Records of scene-based questions:

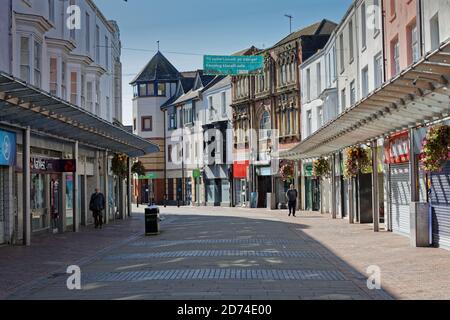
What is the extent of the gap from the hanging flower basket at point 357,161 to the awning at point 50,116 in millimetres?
8892

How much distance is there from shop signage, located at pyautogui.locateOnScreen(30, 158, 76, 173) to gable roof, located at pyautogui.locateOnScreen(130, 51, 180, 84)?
5422 centimetres

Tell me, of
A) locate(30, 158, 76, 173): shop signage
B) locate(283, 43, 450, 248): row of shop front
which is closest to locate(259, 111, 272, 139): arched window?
locate(283, 43, 450, 248): row of shop front

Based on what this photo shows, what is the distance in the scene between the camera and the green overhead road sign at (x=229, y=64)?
32750 millimetres

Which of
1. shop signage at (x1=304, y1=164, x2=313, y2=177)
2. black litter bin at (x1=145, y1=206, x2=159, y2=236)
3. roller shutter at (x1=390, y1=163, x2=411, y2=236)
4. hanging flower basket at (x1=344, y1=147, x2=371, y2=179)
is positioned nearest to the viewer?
roller shutter at (x1=390, y1=163, x2=411, y2=236)

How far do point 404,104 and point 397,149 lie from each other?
270 inches

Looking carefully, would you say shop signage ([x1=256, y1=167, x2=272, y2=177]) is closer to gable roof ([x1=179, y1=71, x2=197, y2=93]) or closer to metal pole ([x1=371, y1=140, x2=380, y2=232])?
gable roof ([x1=179, y1=71, x2=197, y2=93])

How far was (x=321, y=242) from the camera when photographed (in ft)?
67.7

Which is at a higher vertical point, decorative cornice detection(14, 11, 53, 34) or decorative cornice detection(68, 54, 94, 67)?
decorative cornice detection(68, 54, 94, 67)

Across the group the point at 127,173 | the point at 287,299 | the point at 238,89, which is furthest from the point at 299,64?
the point at 287,299

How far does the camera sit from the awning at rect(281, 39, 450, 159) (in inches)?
498

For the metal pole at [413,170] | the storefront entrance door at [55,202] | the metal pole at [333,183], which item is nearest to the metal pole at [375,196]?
the metal pole at [413,170]

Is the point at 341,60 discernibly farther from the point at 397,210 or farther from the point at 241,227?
the point at 397,210

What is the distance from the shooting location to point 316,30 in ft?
163
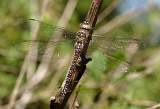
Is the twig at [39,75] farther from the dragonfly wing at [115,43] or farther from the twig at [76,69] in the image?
the twig at [76,69]

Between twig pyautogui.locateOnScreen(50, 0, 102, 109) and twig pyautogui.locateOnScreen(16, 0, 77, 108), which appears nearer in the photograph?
twig pyautogui.locateOnScreen(50, 0, 102, 109)

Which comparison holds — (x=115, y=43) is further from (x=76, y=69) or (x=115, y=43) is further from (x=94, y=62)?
(x=76, y=69)

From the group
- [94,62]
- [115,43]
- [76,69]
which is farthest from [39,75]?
[76,69]

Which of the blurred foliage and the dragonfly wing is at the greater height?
the dragonfly wing

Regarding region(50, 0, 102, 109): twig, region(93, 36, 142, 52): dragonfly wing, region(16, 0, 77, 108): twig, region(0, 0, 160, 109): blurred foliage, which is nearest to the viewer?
region(50, 0, 102, 109): twig

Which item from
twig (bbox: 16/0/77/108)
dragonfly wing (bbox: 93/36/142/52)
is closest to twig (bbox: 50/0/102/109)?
dragonfly wing (bbox: 93/36/142/52)

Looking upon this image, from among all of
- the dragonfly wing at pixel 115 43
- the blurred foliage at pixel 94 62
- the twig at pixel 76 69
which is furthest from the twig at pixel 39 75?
the twig at pixel 76 69

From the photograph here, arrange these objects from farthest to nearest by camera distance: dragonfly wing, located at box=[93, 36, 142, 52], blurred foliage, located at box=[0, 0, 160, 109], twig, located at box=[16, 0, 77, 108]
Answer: twig, located at box=[16, 0, 77, 108]
blurred foliage, located at box=[0, 0, 160, 109]
dragonfly wing, located at box=[93, 36, 142, 52]

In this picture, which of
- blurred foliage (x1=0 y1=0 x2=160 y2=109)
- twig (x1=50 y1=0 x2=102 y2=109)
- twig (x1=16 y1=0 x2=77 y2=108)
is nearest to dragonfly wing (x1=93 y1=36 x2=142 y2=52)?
blurred foliage (x1=0 y1=0 x2=160 y2=109)

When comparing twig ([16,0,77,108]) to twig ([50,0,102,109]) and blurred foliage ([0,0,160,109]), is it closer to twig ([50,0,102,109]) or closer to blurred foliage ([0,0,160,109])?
blurred foliage ([0,0,160,109])
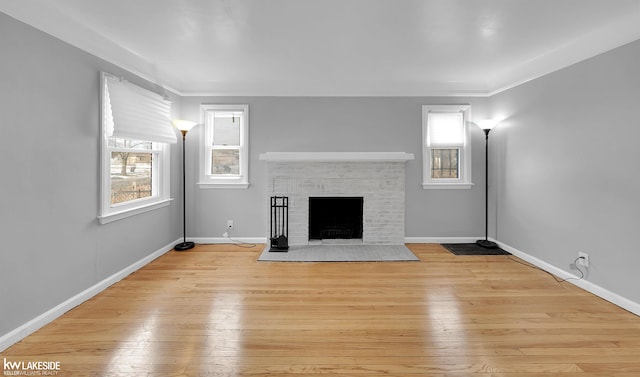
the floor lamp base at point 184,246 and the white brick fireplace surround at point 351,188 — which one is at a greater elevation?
the white brick fireplace surround at point 351,188

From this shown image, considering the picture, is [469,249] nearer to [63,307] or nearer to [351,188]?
[351,188]

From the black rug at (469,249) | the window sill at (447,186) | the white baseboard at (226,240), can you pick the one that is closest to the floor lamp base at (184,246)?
the white baseboard at (226,240)

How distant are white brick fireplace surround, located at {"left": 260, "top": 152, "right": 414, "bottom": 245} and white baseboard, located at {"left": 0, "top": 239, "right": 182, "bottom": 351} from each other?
1.83m

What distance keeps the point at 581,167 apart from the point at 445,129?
1.88 metres

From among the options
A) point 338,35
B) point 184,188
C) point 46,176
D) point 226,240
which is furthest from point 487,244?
point 46,176

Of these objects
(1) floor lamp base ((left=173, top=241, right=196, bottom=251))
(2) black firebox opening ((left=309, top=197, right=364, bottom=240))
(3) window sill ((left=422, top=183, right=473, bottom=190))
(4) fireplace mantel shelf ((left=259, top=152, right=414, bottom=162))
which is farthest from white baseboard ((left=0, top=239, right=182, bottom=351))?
Result: (3) window sill ((left=422, top=183, right=473, bottom=190))

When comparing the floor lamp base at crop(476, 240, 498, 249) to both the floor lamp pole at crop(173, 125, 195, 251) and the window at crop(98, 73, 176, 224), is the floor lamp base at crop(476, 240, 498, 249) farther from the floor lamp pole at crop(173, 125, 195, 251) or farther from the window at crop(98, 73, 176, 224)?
the window at crop(98, 73, 176, 224)

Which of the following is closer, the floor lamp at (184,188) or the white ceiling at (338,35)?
the white ceiling at (338,35)

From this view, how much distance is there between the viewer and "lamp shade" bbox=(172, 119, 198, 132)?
13.2 ft

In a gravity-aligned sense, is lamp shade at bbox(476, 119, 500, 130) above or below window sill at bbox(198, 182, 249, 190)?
above

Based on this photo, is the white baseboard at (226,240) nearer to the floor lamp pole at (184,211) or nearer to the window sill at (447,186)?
the floor lamp pole at (184,211)

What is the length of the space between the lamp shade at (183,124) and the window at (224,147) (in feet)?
1.09

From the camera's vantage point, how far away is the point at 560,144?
3.15m

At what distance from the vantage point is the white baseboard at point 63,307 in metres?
1.96
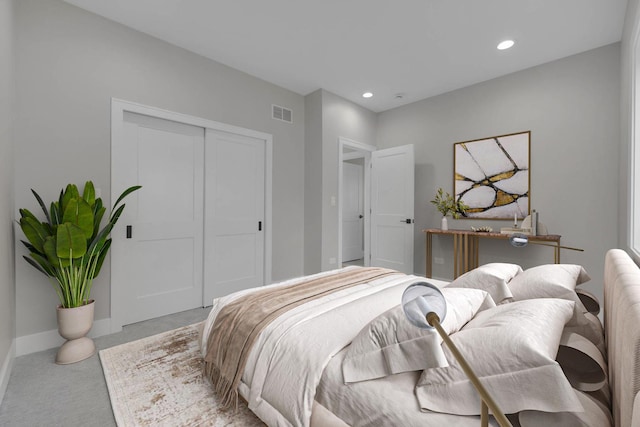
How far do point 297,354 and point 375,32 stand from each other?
9.73ft

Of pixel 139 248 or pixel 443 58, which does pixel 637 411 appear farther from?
pixel 443 58

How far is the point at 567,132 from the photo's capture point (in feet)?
10.7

#### [Stated problem]
Reproduce each line exactly as it appears, omitting the pictures.

#### [Correct output]
What is the extent of the gap from the hanging flower basket at point 357,161 to the awning at point 50,116 in millimetres?
8892

How much distance is there from shop signage, located at pyautogui.locateOnScreen(30, 158, 76, 173) to gable roof, located at pyautogui.locateOnScreen(130, 51, 180, 84)?
5422 centimetres

Tell me, of
A) locate(30, 158, 76, 173): shop signage
B) locate(283, 43, 450, 248): row of shop front
which is closest to locate(259, 111, 272, 139): arched window?
locate(283, 43, 450, 248): row of shop front

Based on what this photo shows, what is the distance in the scene between the camera and the green overhead road sign at (x=229, y=64)?
32750 millimetres

Which of
1. shop signage at (x1=304, y1=164, x2=313, y2=177)
2. black litter bin at (x1=145, y1=206, x2=159, y2=236)
3. roller shutter at (x1=390, y1=163, x2=411, y2=236)
4. hanging flower basket at (x1=344, y1=147, x2=371, y2=179)
is positioned nearest to the viewer?
roller shutter at (x1=390, y1=163, x2=411, y2=236)

How far do point 404,104 and point 397,149 lie from each other?
270 inches

Looking carefully, would you say shop signage ([x1=256, y1=167, x2=272, y2=177]) is closer to gable roof ([x1=179, y1=71, x2=197, y2=93]) or closer to metal pole ([x1=371, y1=140, x2=380, y2=232])?
gable roof ([x1=179, y1=71, x2=197, y2=93])

How far was (x=321, y=242) from the camera when photographed (in ft)?
67.7

Which is at a higher vertical point, decorative cornice detection(14, 11, 53, 34) or decorative cornice detection(68, 54, 94, 67)?
decorative cornice detection(68, 54, 94, 67)

Across the group the point at 127,173 | the point at 287,299 | the point at 238,89, which is furthest from the point at 299,64?
the point at 287,299

How far does the camera sit from the awning at rect(281, 39, 450, 159) (in inches)?
498

For the metal pole at [413,170] | the storefront entrance door at [55,202] | the metal pole at [333,183], which item is nearest to the metal pole at [375,196]?
the metal pole at [413,170]

Is the point at 341,60 discernibly farther from the point at 397,210 or farther from the point at 241,227?
the point at 397,210

What is the distance from the shooting location to point 316,30 in ft?
163
Is the twig at [39,75] farther from the dragonfly wing at [115,43] or farther from the twig at [76,69] in the image?
the twig at [76,69]

Between twig pyautogui.locateOnScreen(50, 0, 102, 109) and twig pyautogui.locateOnScreen(16, 0, 77, 108), which appears nearer in the photograph?
twig pyautogui.locateOnScreen(50, 0, 102, 109)

Which comparison holds — (x=115, y=43) is further from (x=76, y=69) or (x=115, y=43) is further from (x=94, y=62)?
(x=76, y=69)

From the group
- [94,62]
- [115,43]
- [76,69]
which is farthest from [39,75]?
[76,69]

Which of the blurred foliage and the dragonfly wing is at the greater height?
the dragonfly wing

Regarding region(50, 0, 102, 109): twig, region(93, 36, 142, 52): dragonfly wing, region(16, 0, 77, 108): twig, region(0, 0, 160, 109): blurred foliage, which is nearest to the viewer?
region(50, 0, 102, 109): twig

Which item from
twig (bbox: 16/0/77/108)
dragonfly wing (bbox: 93/36/142/52)
is closest to twig (bbox: 50/0/102/109)?
dragonfly wing (bbox: 93/36/142/52)

Looking upon this image, from among all of
- the dragonfly wing at pixel 115 43
- the blurred foliage at pixel 94 62
- the twig at pixel 76 69
which is furthest from the twig at pixel 39 75?
the twig at pixel 76 69

From the photograph here, arrange these objects from farthest to nearest by camera distance: dragonfly wing, located at box=[93, 36, 142, 52], blurred foliage, located at box=[0, 0, 160, 109], twig, located at box=[16, 0, 77, 108]
Answer: twig, located at box=[16, 0, 77, 108]
blurred foliage, located at box=[0, 0, 160, 109]
dragonfly wing, located at box=[93, 36, 142, 52]

In this picture, which of
- blurred foliage (x1=0 y1=0 x2=160 y2=109)
- twig (x1=50 y1=0 x2=102 y2=109)
- twig (x1=16 y1=0 x2=77 y2=108)
is nearest to dragonfly wing (x1=93 y1=36 x2=142 y2=52)?
blurred foliage (x1=0 y1=0 x2=160 y2=109)

When comparing twig ([16,0,77,108]) to twig ([50,0,102,109]) and blurred foliage ([0,0,160,109]), is it closer to twig ([50,0,102,109]) or closer to blurred foliage ([0,0,160,109])?
blurred foliage ([0,0,160,109])
the floor lamp base at point 184,246 and the white brick fireplace surround at point 351,188 — which one is at a greater elevation?
the white brick fireplace surround at point 351,188

From this shown image, considering the picture, is [469,249] nearer to [63,307] or nearer to [351,188]?
[351,188]

From the black rug at (469,249) | the window sill at (447,186) | the white baseboard at (226,240), can you pick the one that is closest to the floor lamp base at (184,246)?
the white baseboard at (226,240)

How distant are white brick fireplace surround, located at {"left": 260, "top": 152, "right": 414, "bottom": 245} and white baseboard, located at {"left": 0, "top": 239, "right": 182, "bottom": 351} from each other?
1.83m

What distance keeps the point at 581,167 apart from the point at 445,129?
1.88 metres

From among the options
A) point 338,35
B) point 184,188
C) point 46,176
D) point 226,240
which is furthest from point 487,244?
point 46,176

Of these objects
(1) floor lamp base ((left=173, top=241, right=196, bottom=251))
(2) black firebox opening ((left=309, top=197, right=364, bottom=240))
(3) window sill ((left=422, top=183, right=473, bottom=190))
(4) fireplace mantel shelf ((left=259, top=152, right=414, bottom=162))
which is farthest from white baseboard ((left=0, top=239, right=182, bottom=351))?
Result: (3) window sill ((left=422, top=183, right=473, bottom=190))

When comparing the floor lamp base at crop(476, 240, 498, 249) to both the floor lamp pole at crop(173, 125, 195, 251) and the window at crop(98, 73, 176, 224), is the floor lamp base at crop(476, 240, 498, 249) farther from the floor lamp pole at crop(173, 125, 195, 251) or farther from the window at crop(98, 73, 176, 224)?
the window at crop(98, 73, 176, 224)

Which of the following is closer, the floor lamp at (184,188) or the white ceiling at (338,35)?
the white ceiling at (338,35)

From this view, how much distance is there between the viewer and "lamp shade" bbox=(172, 119, 198, 132)?
13.2 ft

In a gravity-aligned sense, is lamp shade at bbox(476, 119, 500, 130) above or below window sill at bbox(198, 182, 249, 190)?
above

Based on this photo, is the white baseboard at (226,240) nearer to the floor lamp pole at (184,211) or nearer to the window sill at (447,186)?
the floor lamp pole at (184,211)

What is the length of the space between the lamp shade at (183,124) and the window at (224,147) (in feet)?
1.09

From the camera's vantage point, how far away is the point at 560,144?
3.15m

At what distance from the vantage point is the white baseboard at point 63,307 in metres?
1.96
How far do point 297,354 and point 375,32 stand from each other?
9.73ft

Of pixel 139 248 or pixel 443 58, which does pixel 637 411 appear farther from?
pixel 443 58

How far is the point at 567,132 from the photo's capture point (in feet)?
10.7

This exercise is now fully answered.